§ **Selected passage**:
---*---
RENEE MONTAGNE, HOST:
As the battle to take back the Iraqi city of Mosul rages on, the leader of the Islamic State released a dramatic audio message - the war is yours. Turn the dark night of infidels into day. That so far unverified message is the sort of thinking that inspired many of Mosul's residents to flee when ISIS seized the city more than two years ago.
Among them, more than 100,000 Christians, including many from the surrounding villages who, centuries ago, were required to pay a tax to remain Christian when the ruling Muslims arrived. One man who is key to Iraq's Chaldean Catholic Church is Bashar Warda, archbishop from the nearby city of Erbil. He spoke to us via Skype as he, too, kept up with the fighting in Mosul.
BASHAR WARDA: Yes. Yes, we are following every day the news as well as we are following some of the videos and photographs that being sent from our Christian villages every day from people who are visiting these sites.
MONTAGNE: Now that they've been liberated.
Is there any image or any moment that struck you?
WARDA: I would say that being in a church and raising the cross again it's a momento of victory. And this is a momento that really has strengthened the hope that, yes, this evil will be defeated.
MONTAGNE: Would it have been possible for the Christians to have stayed inside the city or even in their villages? Was there any way for them to coexist when ISIS was running things?
WARDA: No, it's enslavement. It's enslavement. Some people would say, well, why you don't - did not pay the jizya and that's it? Not the jizya...
MONTAGNE: That's the tax. That's the tax.
WARDA: Yeah. No, the jizya, the taxation, it's not - some people would think wrongly that paying the taxation would save the Christians - not at all. I mean, it's better to be without property but with dignity. It's better to be without a job and house, but still you keep your dignity. So it's about being a Christian and being fully human.
MONTAGNE: Could you just give us a small definition? The tax that would have been levied on a Christian who wanted to stay and live under the Islamic state - what would that tax be?
WARDA: In the seventh century when the Arabs came, they have this condition - Islam or you could stay in the land of Islam, but you have to pay a jizya, which is taxation, money that we'd be giving every month to the ruler of the area.
And this taxation also, jizya, have been widened to include different issues, like, for example, in the eighth or ninth century, it was forbidden for a Christian to build a house higher than the house of a Muslim. It was forbidden for a Christian to ride a horse; he should ride a donkey. It was forbidden for Christians, for example, to walk alongside a Muslim.
All these procedures were added to this taxation, and these conditions were left, I think, even in the 14th century, 15th century. None of the people start talking about a jizya anymore because they knew that it's a counterfeit statements.
MONTAGNE: So they were bringing it all back in the 21st century?
WARDA: Yes, yeah.
---*---
Data listing:

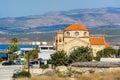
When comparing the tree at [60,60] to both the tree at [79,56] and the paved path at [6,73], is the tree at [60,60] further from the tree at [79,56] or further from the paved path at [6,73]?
the paved path at [6,73]

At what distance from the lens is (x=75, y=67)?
38000mm

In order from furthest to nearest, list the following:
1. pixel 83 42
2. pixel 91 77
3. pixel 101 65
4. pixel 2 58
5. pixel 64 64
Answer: pixel 2 58
pixel 83 42
pixel 64 64
pixel 101 65
pixel 91 77

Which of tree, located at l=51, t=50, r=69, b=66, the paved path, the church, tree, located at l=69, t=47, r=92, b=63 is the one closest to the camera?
the paved path

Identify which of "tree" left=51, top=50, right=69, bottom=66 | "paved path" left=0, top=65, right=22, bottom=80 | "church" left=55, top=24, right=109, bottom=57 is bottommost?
"paved path" left=0, top=65, right=22, bottom=80

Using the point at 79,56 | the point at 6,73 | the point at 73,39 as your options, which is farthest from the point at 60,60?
the point at 73,39

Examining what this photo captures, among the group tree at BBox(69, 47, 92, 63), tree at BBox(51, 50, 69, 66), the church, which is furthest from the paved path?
the church

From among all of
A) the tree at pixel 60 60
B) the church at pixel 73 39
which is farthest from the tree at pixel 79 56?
the church at pixel 73 39

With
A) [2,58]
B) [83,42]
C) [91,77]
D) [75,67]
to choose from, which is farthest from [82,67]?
[2,58]

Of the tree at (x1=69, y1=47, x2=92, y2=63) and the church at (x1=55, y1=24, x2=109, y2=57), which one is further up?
the church at (x1=55, y1=24, x2=109, y2=57)

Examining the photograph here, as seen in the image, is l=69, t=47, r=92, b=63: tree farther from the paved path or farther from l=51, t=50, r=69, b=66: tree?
the paved path

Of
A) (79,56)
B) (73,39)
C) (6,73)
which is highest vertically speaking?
(73,39)

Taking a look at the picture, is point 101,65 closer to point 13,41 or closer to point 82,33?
point 82,33

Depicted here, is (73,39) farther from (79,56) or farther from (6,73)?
(6,73)

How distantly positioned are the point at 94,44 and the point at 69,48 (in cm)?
466
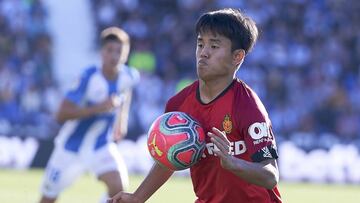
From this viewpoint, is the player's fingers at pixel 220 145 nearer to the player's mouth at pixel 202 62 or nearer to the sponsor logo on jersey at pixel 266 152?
the sponsor logo on jersey at pixel 266 152

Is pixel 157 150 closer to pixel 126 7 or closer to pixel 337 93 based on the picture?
pixel 337 93

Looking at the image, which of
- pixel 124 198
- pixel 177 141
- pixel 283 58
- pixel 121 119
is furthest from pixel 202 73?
pixel 283 58

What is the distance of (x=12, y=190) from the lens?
1477cm

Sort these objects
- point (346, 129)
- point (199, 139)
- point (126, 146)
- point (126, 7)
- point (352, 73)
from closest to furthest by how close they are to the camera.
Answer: point (199, 139), point (126, 146), point (346, 129), point (352, 73), point (126, 7)

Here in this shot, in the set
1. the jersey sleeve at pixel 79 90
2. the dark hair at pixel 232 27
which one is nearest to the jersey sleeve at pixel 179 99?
the dark hair at pixel 232 27

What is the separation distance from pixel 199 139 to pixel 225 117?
0.23 metres

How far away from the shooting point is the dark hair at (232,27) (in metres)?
6.16

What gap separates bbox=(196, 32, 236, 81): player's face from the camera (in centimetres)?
615

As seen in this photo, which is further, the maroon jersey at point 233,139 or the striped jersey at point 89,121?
the striped jersey at point 89,121

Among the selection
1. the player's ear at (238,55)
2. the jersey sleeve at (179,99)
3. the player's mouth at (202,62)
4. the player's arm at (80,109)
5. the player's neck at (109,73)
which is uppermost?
the player's neck at (109,73)

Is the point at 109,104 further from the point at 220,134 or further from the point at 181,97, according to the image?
the point at 220,134

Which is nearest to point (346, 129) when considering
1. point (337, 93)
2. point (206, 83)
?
point (337, 93)

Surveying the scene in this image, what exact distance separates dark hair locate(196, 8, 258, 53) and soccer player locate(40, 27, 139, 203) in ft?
13.4

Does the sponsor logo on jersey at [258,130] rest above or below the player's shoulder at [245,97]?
below
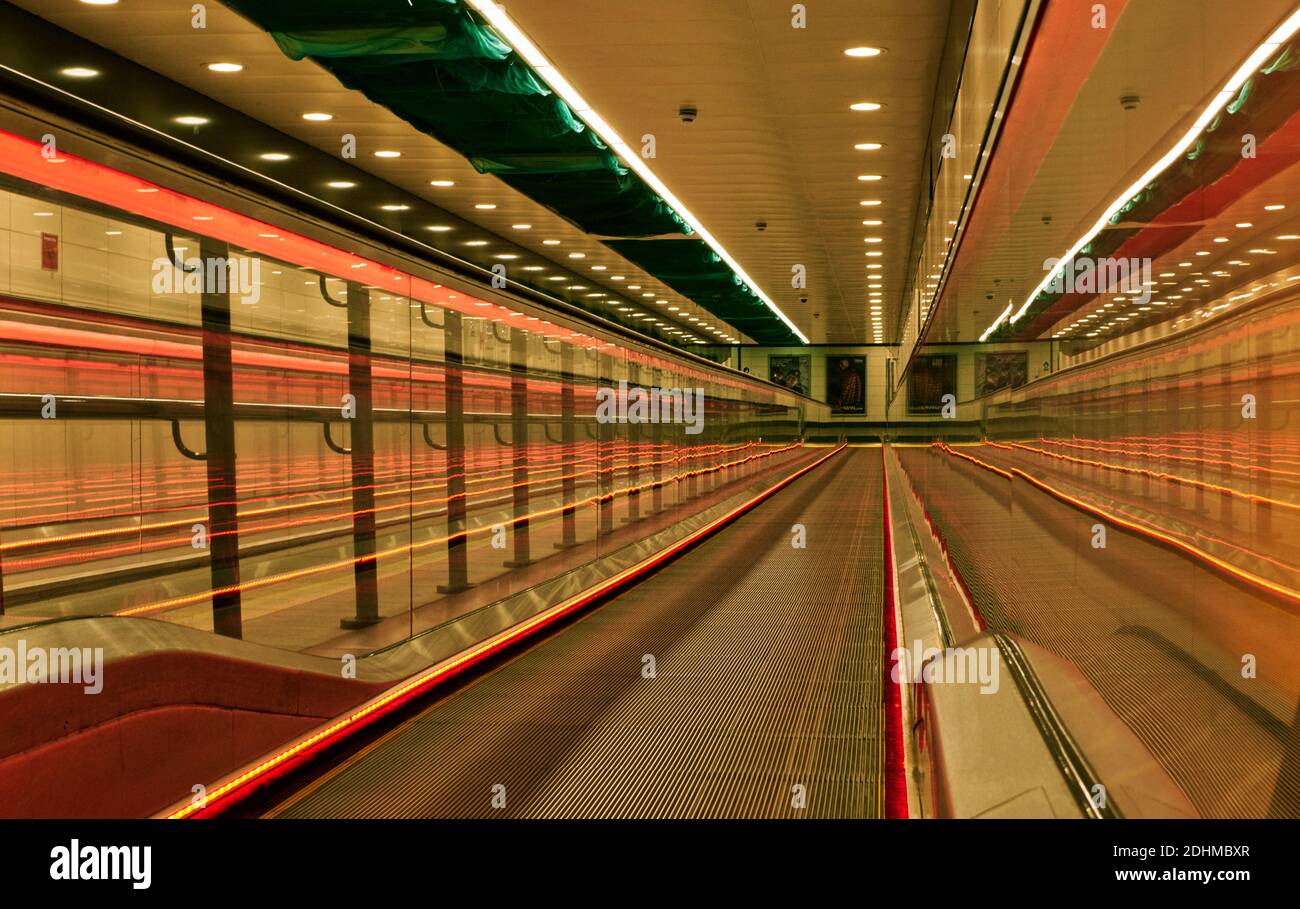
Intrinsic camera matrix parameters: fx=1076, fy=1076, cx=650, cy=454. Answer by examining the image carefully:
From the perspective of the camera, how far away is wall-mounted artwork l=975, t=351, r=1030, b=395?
5426 millimetres

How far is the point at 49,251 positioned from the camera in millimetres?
3172

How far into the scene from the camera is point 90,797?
308 centimetres

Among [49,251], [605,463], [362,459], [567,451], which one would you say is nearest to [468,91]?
[567,451]

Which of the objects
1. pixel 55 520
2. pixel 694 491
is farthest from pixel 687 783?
pixel 694 491

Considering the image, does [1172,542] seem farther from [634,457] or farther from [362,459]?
[634,457]

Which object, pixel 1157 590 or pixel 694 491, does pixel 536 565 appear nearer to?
pixel 1157 590

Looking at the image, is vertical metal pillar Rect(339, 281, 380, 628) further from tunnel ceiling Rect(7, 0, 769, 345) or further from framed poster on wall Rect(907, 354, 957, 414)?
framed poster on wall Rect(907, 354, 957, 414)

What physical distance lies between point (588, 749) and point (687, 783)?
582 millimetres

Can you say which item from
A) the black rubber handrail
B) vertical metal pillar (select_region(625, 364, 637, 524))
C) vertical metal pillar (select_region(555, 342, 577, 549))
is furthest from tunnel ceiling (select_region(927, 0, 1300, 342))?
vertical metal pillar (select_region(625, 364, 637, 524))

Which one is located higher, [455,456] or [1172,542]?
[455,456]

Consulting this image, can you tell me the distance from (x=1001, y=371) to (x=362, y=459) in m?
3.72

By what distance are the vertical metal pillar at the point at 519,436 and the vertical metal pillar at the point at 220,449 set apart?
11.2 ft

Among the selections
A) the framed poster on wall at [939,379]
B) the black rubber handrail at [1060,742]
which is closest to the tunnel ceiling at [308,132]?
the black rubber handrail at [1060,742]

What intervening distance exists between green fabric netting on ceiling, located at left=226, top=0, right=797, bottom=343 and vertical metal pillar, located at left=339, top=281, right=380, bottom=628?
358 centimetres
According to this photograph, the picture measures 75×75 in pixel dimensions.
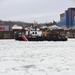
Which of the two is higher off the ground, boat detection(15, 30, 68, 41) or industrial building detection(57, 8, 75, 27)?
industrial building detection(57, 8, 75, 27)

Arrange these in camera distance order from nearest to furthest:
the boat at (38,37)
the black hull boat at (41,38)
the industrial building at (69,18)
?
the black hull boat at (41,38) < the boat at (38,37) < the industrial building at (69,18)

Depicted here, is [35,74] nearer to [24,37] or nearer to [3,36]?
[24,37]

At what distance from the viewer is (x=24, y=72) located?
10.1m

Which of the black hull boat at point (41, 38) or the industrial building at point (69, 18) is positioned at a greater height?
the industrial building at point (69, 18)

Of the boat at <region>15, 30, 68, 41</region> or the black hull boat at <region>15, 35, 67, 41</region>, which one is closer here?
the black hull boat at <region>15, 35, 67, 41</region>

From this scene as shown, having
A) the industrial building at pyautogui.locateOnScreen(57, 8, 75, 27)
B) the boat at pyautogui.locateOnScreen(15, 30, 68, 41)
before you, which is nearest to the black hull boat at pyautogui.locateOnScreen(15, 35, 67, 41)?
the boat at pyautogui.locateOnScreen(15, 30, 68, 41)

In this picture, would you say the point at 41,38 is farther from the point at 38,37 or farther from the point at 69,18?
the point at 69,18

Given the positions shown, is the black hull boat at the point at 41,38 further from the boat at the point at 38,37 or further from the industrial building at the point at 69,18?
the industrial building at the point at 69,18

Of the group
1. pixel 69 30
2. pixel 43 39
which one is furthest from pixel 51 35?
pixel 69 30

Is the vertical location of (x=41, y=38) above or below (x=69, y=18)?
below

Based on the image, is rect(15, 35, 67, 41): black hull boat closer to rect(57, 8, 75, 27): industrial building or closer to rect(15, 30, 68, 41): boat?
rect(15, 30, 68, 41): boat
---*---
§ **Things to do**:
1: From the interview about Mosul's Christians, echo the passage that begins at the words "WARDA: No, it's" and stops after the words "that tax be?".
2: In the interview about Mosul's Christians, Bashar Warda is archbishop of which city?
3: Pick up the interview about Mosul's Christians after its final line and carry it forward.

§ **Answer list**:
1:
WARDA: No, it's enslavement. It's enslavement. Some people would say, well, why you don't - did not pay the jizya and that's it? Not the jizya...
MONTAGNE: That's the tax. That's the tax.
WARDA: Yeah. No, the jizya, the taxation, it's not - some people would think wrongly that paying the taxation would save the Christians - not at all. I mean, it's better to be without property but with dignity. It's better to be without a job and house, but still you keep your dignity. So it's about being a Christian and being fully human.
MONTAGNE: Could you just give us a small definition? The tax that would have been levied on a Christian who wanted to stay and live under the Islamic state - what would that tax be?

2: Erbil

3:
MONTAGNE: Well, the Christians in Iraq - and especially many of them were in Mosul and in villages around Mosul - they have, though, for centuries, lived peacefully at least with their Muslim neighbors. How much damage has been done to those relationships with the coming of ISIS?
WARDA: Yeah - there is now a mistrust, I have to tell you. People are a bit worried about how they are going to go back into Mosul and live with neighbors who betrayed them. There are also some stories of, for example, neighbors who tried to protect the property but they were forbidden by the Islamic State because, you know, each - all of the houses were marked by this letter nun, which it mean Nasrani, Nazareth.
MONTAGNE: Meaning Christian.
WARDA: Christian houses. But we have to remind and rebuild the whole trust relationship again. I mean, I think that this is one of the tasks upon the church and the churches to do. I would say that our people will be reluctant for us to go outside Mosul before really having been assured that at least there is the basic trust.
MONTAGNE: Before the U.S.-led invasion of Iraq in 2003, there were something like 2 to 2.5 million Christians in Iraq. And there are now fewer than 300,000 - these are rough numbers. You have suggested that the U.S. has a moral responsibility to help those Chaldeans who are left, given that this was a U.S.-led invasion.
WARDA: Not suggested - I do believe that the Americans have a moral responsibility concerning Iraq, as a whole country. They have to finish the job. They have to be really - because they promised that they'd come and bring democracy. OK. We have also our own responsibility. I'm not blaming the Americans of all the mess, but the mess is there. I mean, we cannot deny what's happened to the country.
I mean, there is a mess, and there are a lot of political divisions, which is affecting the lives of the innocent people, not just the Christians - Christians, Yazidis, Muslims, so Shia, Sunnah, Kurds - everyone has been affected by the whole situation which is happening now in Iraq. So this is the moral responsibility that we say, well, you have to finish the job. You have to act. It's time for actions.
MONTAGNE: Bashar Warda is archbishop of Erbil, speaking to us from Erbil in northern Iraq.
Thank you so much for joining us.
WARDA: Thank you. God bless you all. Transcript provided by NPR, Copyright NPR.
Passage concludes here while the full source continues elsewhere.